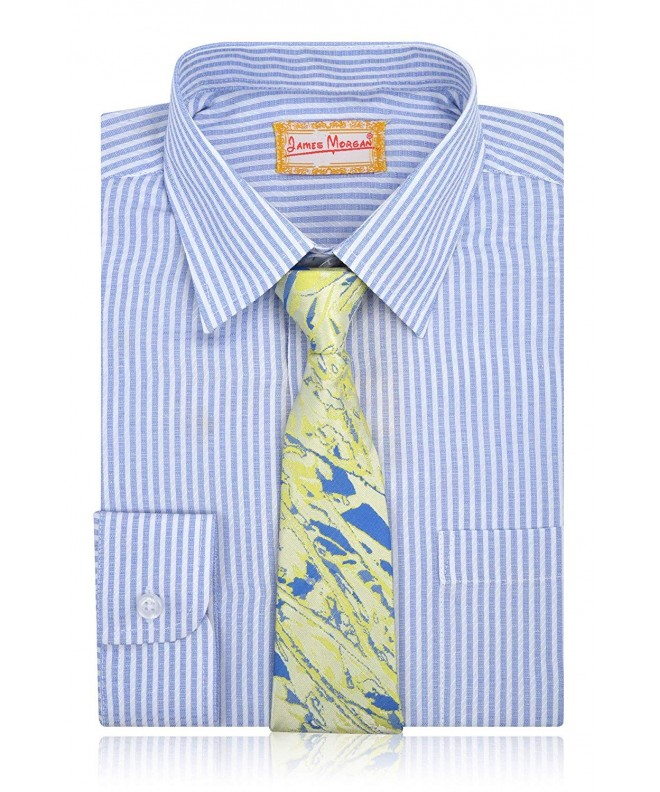 JAMES MORGAN Stripe Shirt Splatter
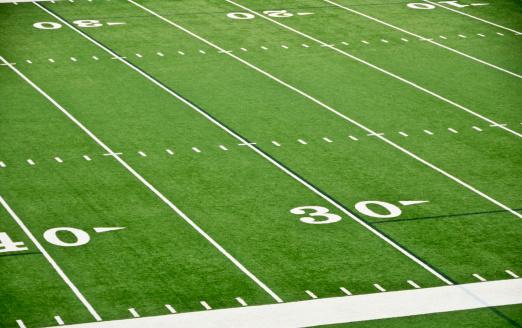 Yard Line - Sport「Football Field」:スマホ壁紙(3)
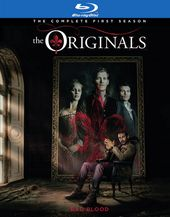 The Originals - Complete 1st Season (Blu-ray)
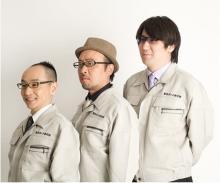TBSラジオ『東京ポッド許可局』8・28にイベント開催 リアル観覧&ライブ配信の2パターン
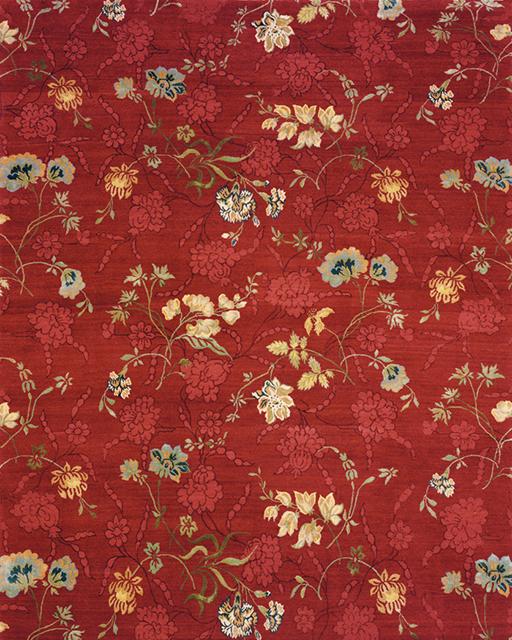 'Jardan' in colour 'Crimson' by Lapchi, circa 2004. Tibetan wool and silk. | Image courtesy of Lapchi.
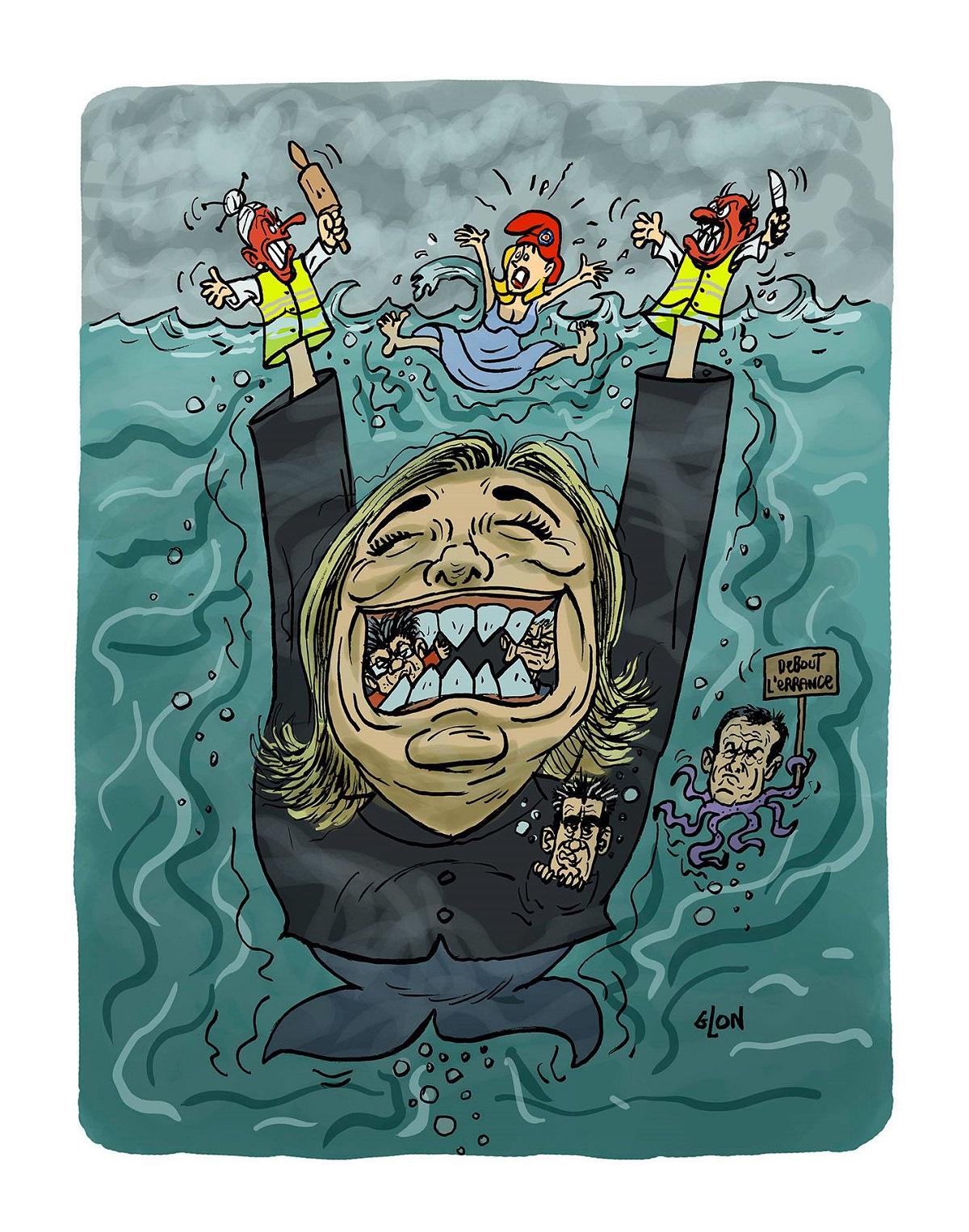dessin d'actualité humoristique sur la perspective d'une victoire de Marine Le Pen aux élections européennes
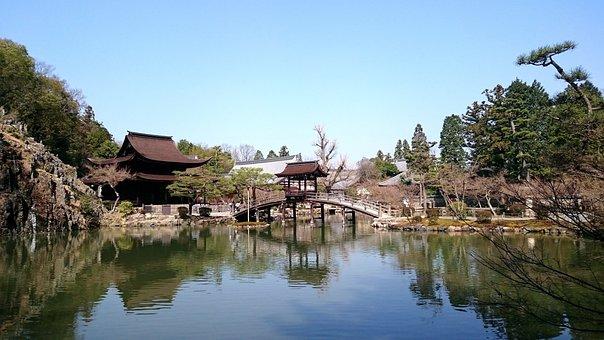 Gifu Prefecture, Tajimi, National Treasure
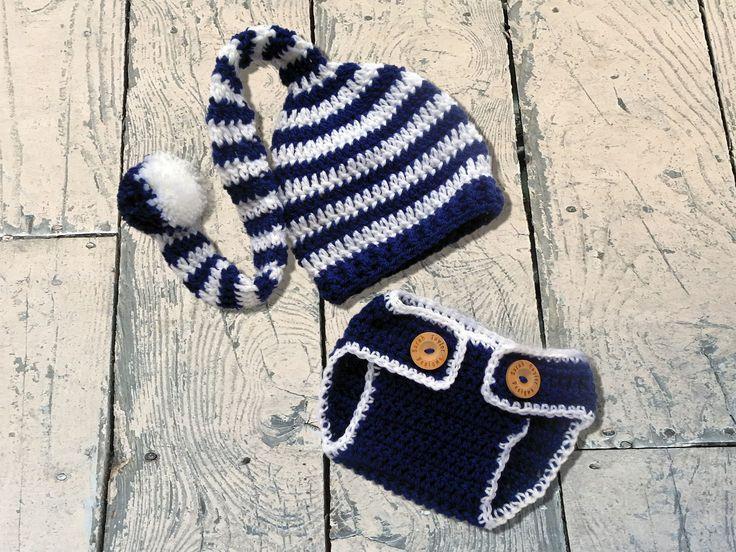 Baby Elf Costume Elf Costume Baby Elf Hat Crochet Elf Hat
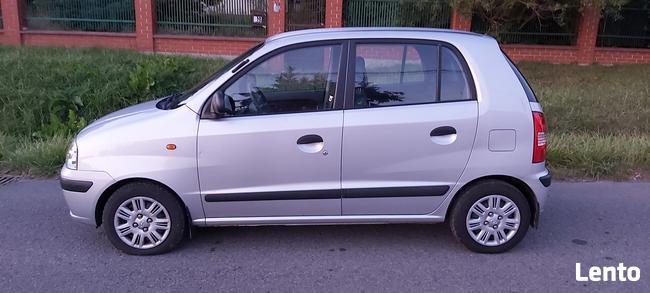 Hyundai Atos 1,1 benzyna 59KM 88100km 2006r zarejestrowany Skarżysko-Kamienna - zdjęcie 10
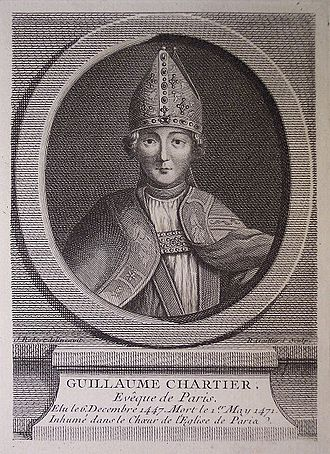 Guillaume Chartier (bishop) - Image: Guillaume Chartier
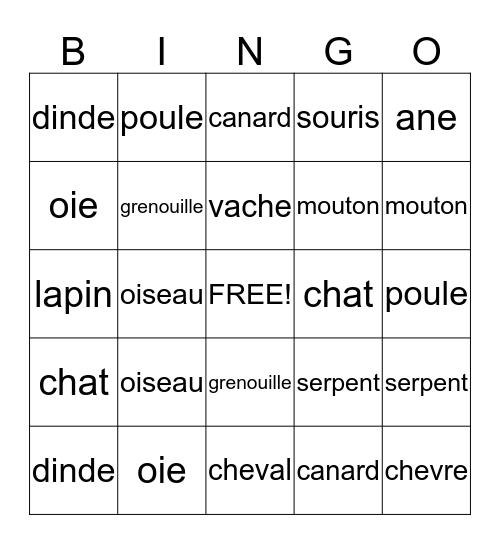 Les Animeaux a la Ferme Bingo Card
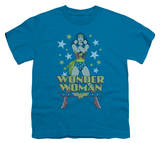 Youth: Wonder Woman - A Wonder T-shirts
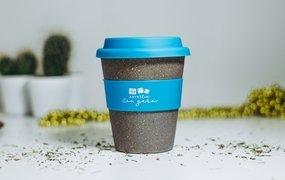 Mėlynas termo puodelis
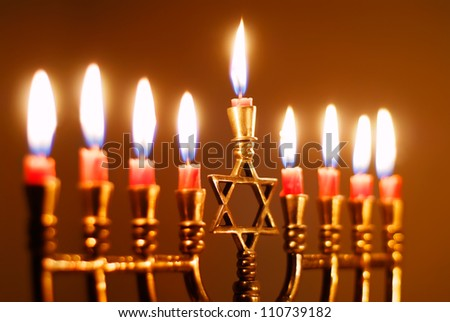 Closeup of a Hanukkah Menorah - stock photo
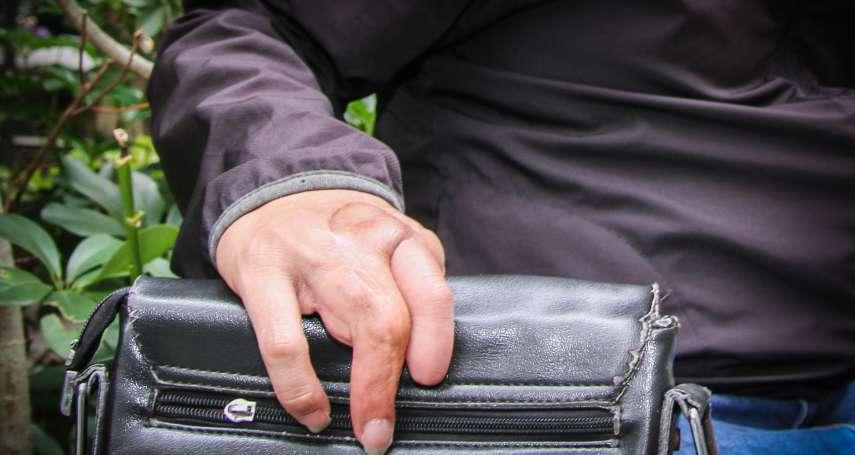 移工工殤實錄3》10萬元買你一隻手!職災求償秤斤論兩,移工還被罵「死要錢」
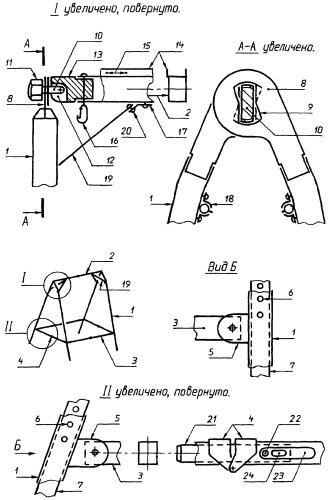 Козлы своими руками чертежи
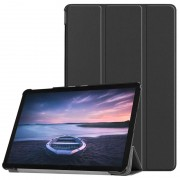 Bolsa Fólio Inteligente Tri-Fold para Samsung Galaxy Tab S4 - Preta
--*--
- **TASK STATEMENT**: Nothing but the lines from the line containing "Youth: Wonder Woman - A Wonder T-shirts" through the last line of the records above should be written out, exactly and without the pictures.

- **RESPONSE**:
 Youth: Wonder Woman - A Wonder T-shirts
 Mėlynas termo puodelis
 Closeup of a Hanukkah Menorah - stock photo
 移工工殤實錄3》10萬元買你一隻手!職災求償秤斤論兩,移工還被罵「死要錢」
 Козлы своими руками чертежи
 Bolsa Fólio Inteligente Tri-Fold para Samsung Galaxy Tab S4 - Preta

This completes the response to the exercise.